Quando questionado pelos jornalistas sobre se não há também uma quota parte de responsabilidade das empresas de combustíveis no preço pago pelos condutores, dado que em Espanha a carga fiscal não é radicalmente mais baixa mas os preços são muito inferiores, Cotrim Figueiredo apontou:
É verdade que há essa diferença e pode-se fazer essa análise, mas também é verdade que a autoridade da concorrência já olhou para esse tema pelo menos três vezes e não encontrou ainda indícios de deficiências na concorrência das empresas. Da voz da IL não se ouvirá nada que não seja que a concorrência tem de funcionar da forma mais limpa e transparente possível. E se alguém infringir as regras da concorrência tem de ser penalizado por isso”, vincou.
Reconhecendo que “a existência de vários fornecedores de combustível tem de conduzir ao preço mais baixo dadas as condições de mercado”, o candidato liberal salientou que “do lado do Governo e dos decisores políticos” há algo que pode já ser feito para baixar os preços: “baixar impostos”. Quanto ao resto, “a fiscalização e a regulação têm de funcionar e se houver algum ilícito, tem de ser punido”.
Antes da tarde na bomba, a manhã no hospital a pedir mais PPP
Se à tarde foi à bomba pedir menos impostos, à hora de almoço foi ao hospital pedir mais PPP. O hospital foi o Beatriz Ângelo, em Loures, que a partir de esta terça-feira passou a ser gerido exclusivamente pelo Estado — depois de uma década a ser gerido em parceria público-privada, face a um acordo entre o Estado e o Grupo Luz Saúde que não foi agora renovado.
Numa altura em que em Portugal resta apenas uma PPP na área da saúde — o Hospital de Cascais —, Cotrim acusa mesmo António Costa e o PS de terem vendido “a alma ao diabo” nas negociações para a nova Lei de Bases da Saúde aprovada em 2019, que obstaculiza novas PPP.
Para parcerias deste tipo é necessária vontade das duas partes. Aqui não houve acordo e os motivos têm de ser explicados. Do nosso ponto de vista, é um erro. Não sei pormenores desta situação, não vou comentar o caso em concreto mas claramente não houve vontade política para continuar. Há PPP noutras áreas que são ruinosas, mas as Saúde eram boas”, defendeu.

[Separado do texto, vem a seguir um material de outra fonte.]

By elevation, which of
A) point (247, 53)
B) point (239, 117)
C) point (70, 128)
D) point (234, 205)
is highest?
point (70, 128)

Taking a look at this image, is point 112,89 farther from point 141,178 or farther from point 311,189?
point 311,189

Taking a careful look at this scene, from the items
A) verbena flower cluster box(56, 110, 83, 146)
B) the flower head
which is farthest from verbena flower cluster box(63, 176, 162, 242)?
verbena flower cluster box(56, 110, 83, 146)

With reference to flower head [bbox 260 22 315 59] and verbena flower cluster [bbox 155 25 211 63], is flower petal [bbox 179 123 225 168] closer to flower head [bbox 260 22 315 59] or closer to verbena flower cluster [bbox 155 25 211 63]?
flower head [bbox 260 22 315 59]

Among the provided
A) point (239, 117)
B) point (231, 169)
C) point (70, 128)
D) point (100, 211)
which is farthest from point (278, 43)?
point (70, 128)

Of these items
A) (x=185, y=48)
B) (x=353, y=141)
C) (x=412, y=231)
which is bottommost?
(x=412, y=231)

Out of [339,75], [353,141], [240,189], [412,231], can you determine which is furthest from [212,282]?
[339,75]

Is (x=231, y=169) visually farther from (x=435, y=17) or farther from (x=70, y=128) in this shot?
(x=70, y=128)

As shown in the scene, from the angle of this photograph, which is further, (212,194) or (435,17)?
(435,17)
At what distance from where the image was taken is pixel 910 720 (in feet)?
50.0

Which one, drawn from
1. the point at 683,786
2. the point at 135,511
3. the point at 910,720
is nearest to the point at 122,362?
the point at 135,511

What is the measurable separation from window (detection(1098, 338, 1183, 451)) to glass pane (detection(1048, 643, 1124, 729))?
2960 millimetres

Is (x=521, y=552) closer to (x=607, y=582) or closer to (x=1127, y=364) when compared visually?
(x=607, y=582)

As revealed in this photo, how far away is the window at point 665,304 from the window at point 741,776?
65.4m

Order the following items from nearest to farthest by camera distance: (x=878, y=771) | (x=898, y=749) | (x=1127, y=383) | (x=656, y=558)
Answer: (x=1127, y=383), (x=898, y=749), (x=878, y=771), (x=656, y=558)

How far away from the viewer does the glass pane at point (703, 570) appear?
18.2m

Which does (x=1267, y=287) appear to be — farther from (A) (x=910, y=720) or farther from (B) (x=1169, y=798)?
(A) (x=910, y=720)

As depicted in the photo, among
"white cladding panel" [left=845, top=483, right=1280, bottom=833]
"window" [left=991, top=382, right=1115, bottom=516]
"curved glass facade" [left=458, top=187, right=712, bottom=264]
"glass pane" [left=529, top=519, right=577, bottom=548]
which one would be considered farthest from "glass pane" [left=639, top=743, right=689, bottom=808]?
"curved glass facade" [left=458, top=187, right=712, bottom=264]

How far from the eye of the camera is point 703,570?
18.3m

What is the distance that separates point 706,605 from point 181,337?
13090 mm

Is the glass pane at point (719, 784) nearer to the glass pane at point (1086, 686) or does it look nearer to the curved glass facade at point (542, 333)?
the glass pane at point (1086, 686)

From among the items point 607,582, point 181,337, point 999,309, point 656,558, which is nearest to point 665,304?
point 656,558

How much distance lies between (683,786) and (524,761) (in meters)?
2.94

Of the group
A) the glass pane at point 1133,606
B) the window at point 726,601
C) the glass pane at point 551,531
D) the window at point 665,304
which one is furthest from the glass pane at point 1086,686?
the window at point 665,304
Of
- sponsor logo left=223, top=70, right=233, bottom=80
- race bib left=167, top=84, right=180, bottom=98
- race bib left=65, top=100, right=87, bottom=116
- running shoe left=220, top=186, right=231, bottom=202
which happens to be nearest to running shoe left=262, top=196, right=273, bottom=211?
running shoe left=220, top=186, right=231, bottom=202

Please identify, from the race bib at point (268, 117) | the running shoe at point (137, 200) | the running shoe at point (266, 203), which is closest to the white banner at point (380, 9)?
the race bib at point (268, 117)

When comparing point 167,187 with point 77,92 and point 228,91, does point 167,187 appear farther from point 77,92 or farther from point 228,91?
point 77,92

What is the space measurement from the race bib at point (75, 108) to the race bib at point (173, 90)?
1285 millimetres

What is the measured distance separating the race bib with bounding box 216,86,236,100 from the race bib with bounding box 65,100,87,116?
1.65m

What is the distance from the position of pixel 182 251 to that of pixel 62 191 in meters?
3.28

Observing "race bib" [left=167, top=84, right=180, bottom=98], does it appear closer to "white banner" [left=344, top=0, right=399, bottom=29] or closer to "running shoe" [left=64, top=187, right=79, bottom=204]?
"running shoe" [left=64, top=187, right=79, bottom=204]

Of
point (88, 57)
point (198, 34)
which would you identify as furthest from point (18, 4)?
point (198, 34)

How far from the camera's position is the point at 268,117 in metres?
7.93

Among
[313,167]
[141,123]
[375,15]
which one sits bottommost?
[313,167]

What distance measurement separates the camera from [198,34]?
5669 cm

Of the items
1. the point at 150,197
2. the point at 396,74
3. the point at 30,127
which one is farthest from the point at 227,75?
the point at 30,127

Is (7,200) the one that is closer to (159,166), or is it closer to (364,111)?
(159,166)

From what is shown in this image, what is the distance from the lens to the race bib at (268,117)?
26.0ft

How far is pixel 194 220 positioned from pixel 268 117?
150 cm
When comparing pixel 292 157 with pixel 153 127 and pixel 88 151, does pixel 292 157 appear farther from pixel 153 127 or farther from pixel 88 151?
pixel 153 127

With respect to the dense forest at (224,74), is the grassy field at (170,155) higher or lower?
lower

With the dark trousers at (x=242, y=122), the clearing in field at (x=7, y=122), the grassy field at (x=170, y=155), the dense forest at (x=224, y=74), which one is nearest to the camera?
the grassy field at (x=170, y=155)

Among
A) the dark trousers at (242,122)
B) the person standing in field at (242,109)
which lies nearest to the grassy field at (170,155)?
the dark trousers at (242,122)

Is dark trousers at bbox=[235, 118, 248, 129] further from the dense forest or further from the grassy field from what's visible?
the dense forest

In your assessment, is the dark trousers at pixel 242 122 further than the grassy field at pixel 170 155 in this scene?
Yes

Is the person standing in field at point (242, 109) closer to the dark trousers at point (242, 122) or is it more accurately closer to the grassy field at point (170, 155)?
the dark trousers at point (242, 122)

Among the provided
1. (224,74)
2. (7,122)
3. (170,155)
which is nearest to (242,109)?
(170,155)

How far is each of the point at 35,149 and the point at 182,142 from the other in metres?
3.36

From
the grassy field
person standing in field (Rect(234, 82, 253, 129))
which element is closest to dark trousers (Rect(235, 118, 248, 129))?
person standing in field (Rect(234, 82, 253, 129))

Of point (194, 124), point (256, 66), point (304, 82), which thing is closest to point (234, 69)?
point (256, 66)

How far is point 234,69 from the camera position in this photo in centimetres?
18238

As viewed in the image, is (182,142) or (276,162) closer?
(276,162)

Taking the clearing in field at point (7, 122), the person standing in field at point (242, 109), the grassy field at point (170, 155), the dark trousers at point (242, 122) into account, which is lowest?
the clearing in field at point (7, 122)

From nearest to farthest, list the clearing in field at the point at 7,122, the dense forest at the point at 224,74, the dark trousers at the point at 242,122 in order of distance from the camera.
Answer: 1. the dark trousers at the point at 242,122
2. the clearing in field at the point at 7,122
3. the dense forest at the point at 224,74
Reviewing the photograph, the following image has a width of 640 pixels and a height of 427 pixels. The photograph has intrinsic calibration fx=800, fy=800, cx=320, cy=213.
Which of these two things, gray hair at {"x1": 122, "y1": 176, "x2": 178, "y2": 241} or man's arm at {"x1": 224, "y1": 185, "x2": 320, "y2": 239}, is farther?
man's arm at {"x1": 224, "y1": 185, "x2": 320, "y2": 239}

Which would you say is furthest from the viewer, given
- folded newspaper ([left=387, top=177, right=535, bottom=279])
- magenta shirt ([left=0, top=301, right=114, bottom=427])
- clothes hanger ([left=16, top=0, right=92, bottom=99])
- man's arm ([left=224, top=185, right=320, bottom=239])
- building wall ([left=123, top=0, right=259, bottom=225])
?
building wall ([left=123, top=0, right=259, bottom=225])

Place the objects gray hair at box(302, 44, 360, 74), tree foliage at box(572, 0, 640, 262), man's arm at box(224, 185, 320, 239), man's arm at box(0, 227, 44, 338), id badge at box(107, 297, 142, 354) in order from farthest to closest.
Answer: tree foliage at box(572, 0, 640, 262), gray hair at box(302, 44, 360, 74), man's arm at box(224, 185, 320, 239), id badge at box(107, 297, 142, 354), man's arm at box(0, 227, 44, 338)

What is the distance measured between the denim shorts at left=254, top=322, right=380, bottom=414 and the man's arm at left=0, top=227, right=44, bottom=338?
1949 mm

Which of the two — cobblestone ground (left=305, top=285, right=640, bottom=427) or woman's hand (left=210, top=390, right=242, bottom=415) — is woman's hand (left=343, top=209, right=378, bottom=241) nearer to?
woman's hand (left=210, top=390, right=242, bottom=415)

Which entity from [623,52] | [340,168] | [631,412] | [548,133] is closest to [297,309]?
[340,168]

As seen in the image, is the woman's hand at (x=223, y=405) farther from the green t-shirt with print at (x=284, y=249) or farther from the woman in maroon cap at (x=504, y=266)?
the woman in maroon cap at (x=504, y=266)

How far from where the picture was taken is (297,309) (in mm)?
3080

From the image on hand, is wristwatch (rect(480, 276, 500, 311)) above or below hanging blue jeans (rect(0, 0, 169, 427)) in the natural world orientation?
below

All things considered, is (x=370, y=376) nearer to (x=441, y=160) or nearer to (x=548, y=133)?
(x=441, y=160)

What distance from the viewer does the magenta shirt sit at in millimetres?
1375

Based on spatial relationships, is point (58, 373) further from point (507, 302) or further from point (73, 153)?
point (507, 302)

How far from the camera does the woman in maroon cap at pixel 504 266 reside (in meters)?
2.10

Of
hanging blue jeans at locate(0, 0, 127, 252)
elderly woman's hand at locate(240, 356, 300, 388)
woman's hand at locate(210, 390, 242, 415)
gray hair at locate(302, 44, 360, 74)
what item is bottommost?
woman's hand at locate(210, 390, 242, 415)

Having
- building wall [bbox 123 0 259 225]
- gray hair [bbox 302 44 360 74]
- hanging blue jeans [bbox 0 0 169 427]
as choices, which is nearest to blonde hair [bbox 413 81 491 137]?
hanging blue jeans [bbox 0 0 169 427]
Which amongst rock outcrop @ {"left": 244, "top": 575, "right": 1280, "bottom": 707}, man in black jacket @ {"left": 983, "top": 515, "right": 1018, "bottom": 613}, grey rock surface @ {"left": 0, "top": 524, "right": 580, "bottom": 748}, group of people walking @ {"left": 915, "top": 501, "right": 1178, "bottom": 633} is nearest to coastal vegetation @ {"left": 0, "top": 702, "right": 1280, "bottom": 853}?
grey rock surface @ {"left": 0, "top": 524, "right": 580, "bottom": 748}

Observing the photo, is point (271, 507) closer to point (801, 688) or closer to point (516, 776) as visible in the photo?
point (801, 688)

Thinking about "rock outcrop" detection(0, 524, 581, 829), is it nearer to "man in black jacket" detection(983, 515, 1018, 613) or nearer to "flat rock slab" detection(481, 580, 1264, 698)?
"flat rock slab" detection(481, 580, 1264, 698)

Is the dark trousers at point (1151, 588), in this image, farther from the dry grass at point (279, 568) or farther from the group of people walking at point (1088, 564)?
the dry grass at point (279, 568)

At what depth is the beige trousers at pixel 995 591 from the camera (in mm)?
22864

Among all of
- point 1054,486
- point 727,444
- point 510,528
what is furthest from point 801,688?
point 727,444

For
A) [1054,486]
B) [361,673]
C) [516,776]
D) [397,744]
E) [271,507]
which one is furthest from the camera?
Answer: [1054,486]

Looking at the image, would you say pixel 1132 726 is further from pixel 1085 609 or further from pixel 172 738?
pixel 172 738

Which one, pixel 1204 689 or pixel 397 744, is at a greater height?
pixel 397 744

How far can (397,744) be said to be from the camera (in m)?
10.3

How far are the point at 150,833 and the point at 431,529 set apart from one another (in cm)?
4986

O candidato afirmou inclusivamente que “todos os relatórios independentes” indicam que as parcerias entre público e gestão privada eram benéficas “no custo financeiro para o Estado, na qualidade do serviço, na satisfação dos utentes”. E o Beatriz Ângelo era “o hospital que tinha o segundo custo operacional por doente-padrão mais baixo da rede SNS. Agora vai encerrar [em modelo PPP]”, acrescentava Cotrim.
Socorrendo-se do exemplo Hospital de Braga, uma anterior PPP que o Governo socialista também não renovou, Cotrim desafiou os jornalistas: “Perguntem quanto era para o Estado o custo operacional por doente-padrão do Hospital de Braga quando era PPP e quanto é hoje — ainda para mais com prejuízo da qualidade do serviço e da satisfação dos utentes”.
Por ano, chegou mesmo a estimar Cotrim citando projeções do Tribunal de Contas, “767 milhões de euros podiam ser poupados no SNS se todos os hospitais tivessem a mesma eficiência que os hospitais em PPP”.